Note the usage of collect in the RETURN clause. This function is used to compile a list of all HostName names per prefix. If you use aggregation functions in the return clause, it implies (in SQL terms) a “GROUP BY” on all returned elements that are not aggregated (like pfx.prefix in this example).

However, the above query is returning only prefixes that are related to hostnames. It won’t return an empty hostname list. To list all prefixes and their corresponding hostnames (if they have any) we should break down the previous query into two parts and make one of the parts optional. Optional parts of a pattern are preceded by the keyword OPTIONAL, hence the previous query becomes:

MATCH (:AS {asn:2501})-[:ORIGINATE]-(pfx:BGPPrefix) 
OPTIONAL MATCH (pfx)-[:PART_OF]-(:IP)-[:RESOLVES_TO]-(h:HostName)
RETURN pfx.prefix, collect(DISTINCT h.name)

Finding DNS authoritative nameservers and corresponding domains

Looking at the results of the above query you may see a couple of hostnames that start with ‘dns’ or ‘ns’. Those are typically DNS nameservers. In IYP a node can have multiple types. The DNS nameservers are both HostName and AuthoritativeNameServer. Hence, the following query finds all authoritative nameservers hosted by AS2501 and the number of domains they manage.

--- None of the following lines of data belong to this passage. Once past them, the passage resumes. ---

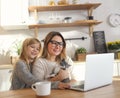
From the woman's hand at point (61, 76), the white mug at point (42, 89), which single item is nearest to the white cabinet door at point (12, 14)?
the woman's hand at point (61, 76)

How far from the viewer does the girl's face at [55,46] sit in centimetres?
201

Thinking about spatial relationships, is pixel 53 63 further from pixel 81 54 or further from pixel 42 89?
pixel 81 54

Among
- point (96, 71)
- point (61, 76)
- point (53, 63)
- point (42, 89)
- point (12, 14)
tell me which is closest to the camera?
point (42, 89)

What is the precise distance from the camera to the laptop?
4.79ft

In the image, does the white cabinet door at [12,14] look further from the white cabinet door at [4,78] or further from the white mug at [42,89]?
the white mug at [42,89]

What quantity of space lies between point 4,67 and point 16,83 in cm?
149

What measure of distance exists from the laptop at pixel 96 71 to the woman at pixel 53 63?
0.26 meters

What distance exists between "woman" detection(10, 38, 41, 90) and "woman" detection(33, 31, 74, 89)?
0.08m

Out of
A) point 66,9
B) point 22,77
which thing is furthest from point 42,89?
point 66,9

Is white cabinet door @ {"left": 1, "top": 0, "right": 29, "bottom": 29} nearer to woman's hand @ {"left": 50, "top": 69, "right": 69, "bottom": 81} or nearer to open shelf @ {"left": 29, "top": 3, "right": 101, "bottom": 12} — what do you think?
open shelf @ {"left": 29, "top": 3, "right": 101, "bottom": 12}

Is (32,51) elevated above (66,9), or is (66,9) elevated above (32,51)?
(66,9)

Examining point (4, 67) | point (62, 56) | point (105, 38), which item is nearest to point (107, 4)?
point (105, 38)

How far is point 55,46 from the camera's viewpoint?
2016 millimetres

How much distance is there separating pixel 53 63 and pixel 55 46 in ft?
0.50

MATCH (:AS {asn:2501})-[:ORIGINATE]-(pfx:BGPPrefix)
MATCH (pfx)-[:PART_OF]-(:IP)-[:RESOLVES_TO]-(ns:AuthoritativeNameServer)
OPTIONAL MATCH (dn:DomainName)-[:MANAGED_BY]-(ns) 
RETURN ns.name, count(DISTINCT dn.name) AS nb_domains, collect(DISTINCT dn.name)
ORDER BY nb_domains DESC

Note the use of:

  • the count function (similar to SQL) to count the number of domain names,
  • the AS keyword to name a result column,
  • the ORDER BY and DESC keywords to sort the results (similar to SQL).

Exercises

  1. Write a query that finds the AS hosting the hostname example.com
  2. Write a query fetching hostnames that resolves to IP addresses located in multiple ASes.
  3. Find hostnames that are located in prefixes that RPKI invalid.